The Killing Joke
- Author: Anthony Horowitz
- Publisher: The Orion Publishing Group
- Publication date: August 2004
- Pages: 272
- ISBN: 075285724X

= The Killing Joke (novel) =

Novel by Anthony Horowitz

The Killing Joke is a novel written by Anthony Horowitz, first published in 2004 by The Orion Publishing Group. It is a comedy thriller about a man called Guy Fletcher, who tries to track down the source of a joke.

==Plot summary==
Guy Fletcher is an actor who overhears a joke about his mother, a famous and much-loved actress (very few people know he is her son). The next day, he wonders where the joke came from and embarks on a mission to track down its origin. In the process, he falls in love with a woman called Sally. As he is investigating, he is noticed by a mysterious group led by a man called Rupert Liddy. They attempt to stop Guy, and eventually they frame him for his neighbor's murder, at which point Guy goes into hiding.

He goes back to Sally, believing her to be the last chance he has of finding out what was going on. Sally decides to go with Guy to track down the joke. His only lead, a company called Sphinx that apparently makes vacuum cleaners, is where one of the joke's trails ended. He tries to track down Sphinx, but when he rings their number, he is left holding for an hour before being redirected.

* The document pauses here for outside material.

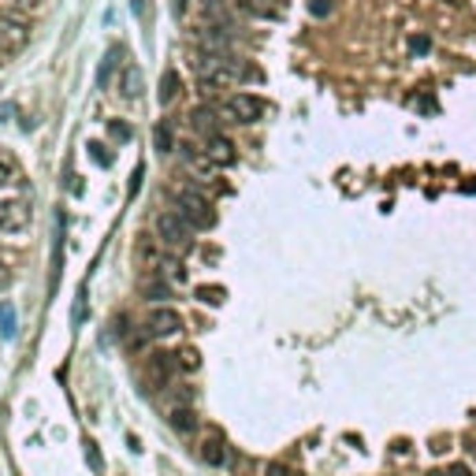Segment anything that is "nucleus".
<instances>
[{"mask_svg": "<svg viewBox=\"0 0 476 476\" xmlns=\"http://www.w3.org/2000/svg\"><path fill=\"white\" fill-rule=\"evenodd\" d=\"M171 205H175V213L186 219L194 231H208V227L216 224V213H213V205H208V197L197 194L194 186H175L171 190Z\"/></svg>", "mask_w": 476, "mask_h": 476, "instance_id": "obj_1", "label": "nucleus"}, {"mask_svg": "<svg viewBox=\"0 0 476 476\" xmlns=\"http://www.w3.org/2000/svg\"><path fill=\"white\" fill-rule=\"evenodd\" d=\"M242 78V63L235 56H201L197 63V82L213 94V89H227Z\"/></svg>", "mask_w": 476, "mask_h": 476, "instance_id": "obj_2", "label": "nucleus"}, {"mask_svg": "<svg viewBox=\"0 0 476 476\" xmlns=\"http://www.w3.org/2000/svg\"><path fill=\"white\" fill-rule=\"evenodd\" d=\"M153 227H157V238L168 246V250H186L190 238H194V227H190L186 219L175 213V208H171V213H160Z\"/></svg>", "mask_w": 476, "mask_h": 476, "instance_id": "obj_3", "label": "nucleus"}, {"mask_svg": "<svg viewBox=\"0 0 476 476\" xmlns=\"http://www.w3.org/2000/svg\"><path fill=\"white\" fill-rule=\"evenodd\" d=\"M34 219V208L26 197H0V231L15 235V231H26Z\"/></svg>", "mask_w": 476, "mask_h": 476, "instance_id": "obj_4", "label": "nucleus"}, {"mask_svg": "<svg viewBox=\"0 0 476 476\" xmlns=\"http://www.w3.org/2000/svg\"><path fill=\"white\" fill-rule=\"evenodd\" d=\"M30 41V19L15 12H0V52H15Z\"/></svg>", "mask_w": 476, "mask_h": 476, "instance_id": "obj_5", "label": "nucleus"}, {"mask_svg": "<svg viewBox=\"0 0 476 476\" xmlns=\"http://www.w3.org/2000/svg\"><path fill=\"white\" fill-rule=\"evenodd\" d=\"M264 105L253 94H231L224 100V116L231 119V123H253V119H261Z\"/></svg>", "mask_w": 476, "mask_h": 476, "instance_id": "obj_6", "label": "nucleus"}, {"mask_svg": "<svg viewBox=\"0 0 476 476\" xmlns=\"http://www.w3.org/2000/svg\"><path fill=\"white\" fill-rule=\"evenodd\" d=\"M145 327H149L153 338H168V335L182 332V316L171 305H160V309H153V313H149V324H145Z\"/></svg>", "mask_w": 476, "mask_h": 476, "instance_id": "obj_7", "label": "nucleus"}, {"mask_svg": "<svg viewBox=\"0 0 476 476\" xmlns=\"http://www.w3.org/2000/svg\"><path fill=\"white\" fill-rule=\"evenodd\" d=\"M201 462L213 465V469H224V465H231V446H227V439L208 435L205 443H201Z\"/></svg>", "mask_w": 476, "mask_h": 476, "instance_id": "obj_8", "label": "nucleus"}, {"mask_svg": "<svg viewBox=\"0 0 476 476\" xmlns=\"http://www.w3.org/2000/svg\"><path fill=\"white\" fill-rule=\"evenodd\" d=\"M160 238H153V235H142L138 238V246H134V261L142 264V268H160V261H164V253H160Z\"/></svg>", "mask_w": 476, "mask_h": 476, "instance_id": "obj_9", "label": "nucleus"}, {"mask_svg": "<svg viewBox=\"0 0 476 476\" xmlns=\"http://www.w3.org/2000/svg\"><path fill=\"white\" fill-rule=\"evenodd\" d=\"M205 157L213 164H235V145L224 134H208L205 138Z\"/></svg>", "mask_w": 476, "mask_h": 476, "instance_id": "obj_10", "label": "nucleus"}, {"mask_svg": "<svg viewBox=\"0 0 476 476\" xmlns=\"http://www.w3.org/2000/svg\"><path fill=\"white\" fill-rule=\"evenodd\" d=\"M168 424L175 428V432L190 435L197 428V417H194V409H190V406H175V409H171V417H168Z\"/></svg>", "mask_w": 476, "mask_h": 476, "instance_id": "obj_11", "label": "nucleus"}, {"mask_svg": "<svg viewBox=\"0 0 476 476\" xmlns=\"http://www.w3.org/2000/svg\"><path fill=\"white\" fill-rule=\"evenodd\" d=\"M19 179H23L19 160H15L12 153H4V149H0V186H8V182H19Z\"/></svg>", "mask_w": 476, "mask_h": 476, "instance_id": "obj_12", "label": "nucleus"}, {"mask_svg": "<svg viewBox=\"0 0 476 476\" xmlns=\"http://www.w3.org/2000/svg\"><path fill=\"white\" fill-rule=\"evenodd\" d=\"M142 294L149 298V301H164V298L171 294V283L164 279V276H157V279H145V283H142Z\"/></svg>", "mask_w": 476, "mask_h": 476, "instance_id": "obj_13", "label": "nucleus"}, {"mask_svg": "<svg viewBox=\"0 0 476 476\" xmlns=\"http://www.w3.org/2000/svg\"><path fill=\"white\" fill-rule=\"evenodd\" d=\"M190 123H194V131H201L208 138V134H216V112L213 108H197L194 116H190Z\"/></svg>", "mask_w": 476, "mask_h": 476, "instance_id": "obj_14", "label": "nucleus"}, {"mask_svg": "<svg viewBox=\"0 0 476 476\" xmlns=\"http://www.w3.org/2000/svg\"><path fill=\"white\" fill-rule=\"evenodd\" d=\"M179 97V71H164L160 78V105H171Z\"/></svg>", "mask_w": 476, "mask_h": 476, "instance_id": "obj_15", "label": "nucleus"}, {"mask_svg": "<svg viewBox=\"0 0 476 476\" xmlns=\"http://www.w3.org/2000/svg\"><path fill=\"white\" fill-rule=\"evenodd\" d=\"M138 94H142V71L127 67L123 71V97H138Z\"/></svg>", "mask_w": 476, "mask_h": 476, "instance_id": "obj_16", "label": "nucleus"}, {"mask_svg": "<svg viewBox=\"0 0 476 476\" xmlns=\"http://www.w3.org/2000/svg\"><path fill=\"white\" fill-rule=\"evenodd\" d=\"M0 335L4 338L15 335V309L12 305H0Z\"/></svg>", "mask_w": 476, "mask_h": 476, "instance_id": "obj_17", "label": "nucleus"}, {"mask_svg": "<svg viewBox=\"0 0 476 476\" xmlns=\"http://www.w3.org/2000/svg\"><path fill=\"white\" fill-rule=\"evenodd\" d=\"M197 298L201 301H208V305H219L227 294H224V287H197Z\"/></svg>", "mask_w": 476, "mask_h": 476, "instance_id": "obj_18", "label": "nucleus"}, {"mask_svg": "<svg viewBox=\"0 0 476 476\" xmlns=\"http://www.w3.org/2000/svg\"><path fill=\"white\" fill-rule=\"evenodd\" d=\"M160 272H168L171 283H182V279H186V272H182L179 261H160Z\"/></svg>", "mask_w": 476, "mask_h": 476, "instance_id": "obj_19", "label": "nucleus"}, {"mask_svg": "<svg viewBox=\"0 0 476 476\" xmlns=\"http://www.w3.org/2000/svg\"><path fill=\"white\" fill-rule=\"evenodd\" d=\"M116 60H119V49H112V52H108L105 67H100V86H108V78H112V67H116Z\"/></svg>", "mask_w": 476, "mask_h": 476, "instance_id": "obj_20", "label": "nucleus"}, {"mask_svg": "<svg viewBox=\"0 0 476 476\" xmlns=\"http://www.w3.org/2000/svg\"><path fill=\"white\" fill-rule=\"evenodd\" d=\"M157 149L160 153L171 149V127H157Z\"/></svg>", "mask_w": 476, "mask_h": 476, "instance_id": "obj_21", "label": "nucleus"}, {"mask_svg": "<svg viewBox=\"0 0 476 476\" xmlns=\"http://www.w3.org/2000/svg\"><path fill=\"white\" fill-rule=\"evenodd\" d=\"M171 369H175L171 361H153V376H164V380H168V376H171Z\"/></svg>", "mask_w": 476, "mask_h": 476, "instance_id": "obj_22", "label": "nucleus"}, {"mask_svg": "<svg viewBox=\"0 0 476 476\" xmlns=\"http://www.w3.org/2000/svg\"><path fill=\"white\" fill-rule=\"evenodd\" d=\"M332 12V0H313V4H309V15H327Z\"/></svg>", "mask_w": 476, "mask_h": 476, "instance_id": "obj_23", "label": "nucleus"}, {"mask_svg": "<svg viewBox=\"0 0 476 476\" xmlns=\"http://www.w3.org/2000/svg\"><path fill=\"white\" fill-rule=\"evenodd\" d=\"M179 365H182V369H197V354L194 350H182L179 354Z\"/></svg>", "mask_w": 476, "mask_h": 476, "instance_id": "obj_24", "label": "nucleus"}, {"mask_svg": "<svg viewBox=\"0 0 476 476\" xmlns=\"http://www.w3.org/2000/svg\"><path fill=\"white\" fill-rule=\"evenodd\" d=\"M409 49H413L417 56H424V52L432 49V41H428V38H413V41H409Z\"/></svg>", "mask_w": 476, "mask_h": 476, "instance_id": "obj_25", "label": "nucleus"}, {"mask_svg": "<svg viewBox=\"0 0 476 476\" xmlns=\"http://www.w3.org/2000/svg\"><path fill=\"white\" fill-rule=\"evenodd\" d=\"M264 476H290V473H287V465H279V462H268V465H264Z\"/></svg>", "mask_w": 476, "mask_h": 476, "instance_id": "obj_26", "label": "nucleus"}, {"mask_svg": "<svg viewBox=\"0 0 476 476\" xmlns=\"http://www.w3.org/2000/svg\"><path fill=\"white\" fill-rule=\"evenodd\" d=\"M108 131H112V138H119V142H127V138H131V131H127V123H112V127H108Z\"/></svg>", "mask_w": 476, "mask_h": 476, "instance_id": "obj_27", "label": "nucleus"}, {"mask_svg": "<svg viewBox=\"0 0 476 476\" xmlns=\"http://www.w3.org/2000/svg\"><path fill=\"white\" fill-rule=\"evenodd\" d=\"M8 287H12V268L0 264V290H8Z\"/></svg>", "mask_w": 476, "mask_h": 476, "instance_id": "obj_28", "label": "nucleus"}, {"mask_svg": "<svg viewBox=\"0 0 476 476\" xmlns=\"http://www.w3.org/2000/svg\"><path fill=\"white\" fill-rule=\"evenodd\" d=\"M451 476H469V469H465V465H454V469H451Z\"/></svg>", "mask_w": 476, "mask_h": 476, "instance_id": "obj_29", "label": "nucleus"}]
</instances>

At another attempt, he maps three of the trails he had followed and found they crossed near the coast of Suffolk. He and Sally travel there, and after investigating various towns in the area, they stop at a village called Kelford. They find everyone there almost completely humourless, and that has something to do with a small island just off the coast. At night, they steal a boat and travel there. They soon get captured and brought to speak with Rupert Liddy. He puts them in cells and reveals that Sphinx creates and distributes jokes so that people will not take things, like politics, too seriously. He explains that their identity must be kept secret. If someone found out that the jokes were created by a company, people wouldn't find them funny anymore.

Rupert then tries to find out who sent Guy and who else knows about them through the torture of tickling his foot with a feather. He then places Guy and Sally in a cell together that fills up with poisonous gas. The light bulb illuminating the room will go dark when the gas level in the room is fatal. Guy and Sally breathe in the gas and fall unconscious.

They then wake up on a small boat and knock the captain unconscious. It is revealed that the light bulb in the gas chamber malfunctioned, causing the gas to be turned off before reaching a fatal level. Maintenance had not addressed the flaw because they were short-staffed, causing Liddy to shout out the punchline of the book 'How many top-secret government technicians does it take to change a light bulb?'

The penultimate chapter of the book describes with intentional clumsiness how Guy and Sally went to France to start a new life. It's written as if being spoken by someone badly describing a joke. At the end, the narrator has realized he has ruined the joke and decides to start again. The last chapter consists of the first seven words of the book.

==Critical reception==
Denise Pickles of Reviewing the Evidence said that while The Killing Joke was sometimes confusing, the book as a whole was interesting.